# WHAT NEEDS TO BE DONE:
Rewrite the listing below, changing "camera" to "viewer" and leaving every other word as it is.

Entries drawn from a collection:
--- Begin ---
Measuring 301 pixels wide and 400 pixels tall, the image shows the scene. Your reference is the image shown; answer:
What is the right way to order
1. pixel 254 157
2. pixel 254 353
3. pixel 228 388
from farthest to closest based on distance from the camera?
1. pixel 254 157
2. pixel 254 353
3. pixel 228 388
--- End ---
# WORKED ANSWER:
Measuring 301 pixels wide and 400 pixels tall, the image shows the scene. Your reference is the image shown; answer:
What is the right way to order
1. pixel 254 157
2. pixel 254 353
3. pixel 228 388
from farthest to closest based on distance from the viewer?
1. pixel 254 157
2. pixel 254 353
3. pixel 228 388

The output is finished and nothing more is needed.